Партия девок в синих фартуках поверх кацавеек и в гигантских рукавицах сидела в телеге и улыбалась встречным. Опять частушка, опять про миленка, оставленного в деревне.
Иван стремительно вышел на площадку завода. Бодрость одолевала его, толкала к действию, люди казались роднее родни, и руки пуще зачесались.

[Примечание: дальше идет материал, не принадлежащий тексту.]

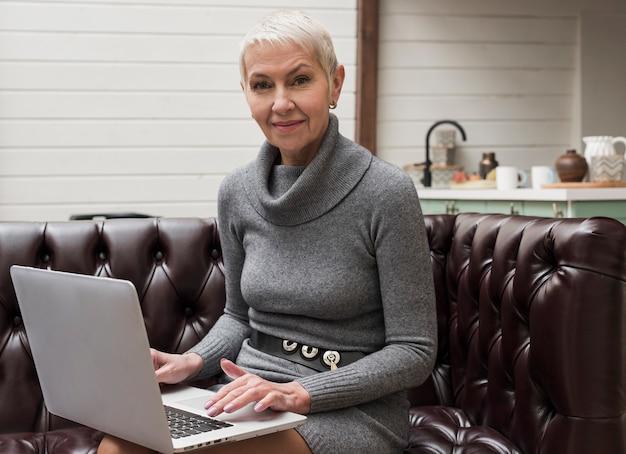 Femme Senior Moderne Aimant La Technologie Photo gratuit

В эти дни на завод прибыли добровольцы из деревень — комсомольцы. Их прозвали «комсомольской дивизией». Надо было организовать их работу, они болтались пока без дела.
Иван заявил в райкоме, что ждать нечего, гульба расстраивает ребят, сегодня же следует испытать их, срастив с заводскими комсомольцами. Заводские комсомольцы были еще на работе, и секретарь райкома, согласившись во всем с Иваном, начал искать людей, чтобы оповестить о принятом решении. Он ходил из комнаты в комнату.
Обычно комсомольцы заходили после работы сюда. Но сейчас не было никого.
Секретарь призвал к себе заворготделом и сказал ему:
— Товарищ Колька, буйная твоя башка! Чтобы в час были собраны люди для мобилизации комсомольцев на ночной штурм. Дело не терпит, спать в такое время как будто не к лицу, а ни одного дьявола сегодня, как нарочно, не видно.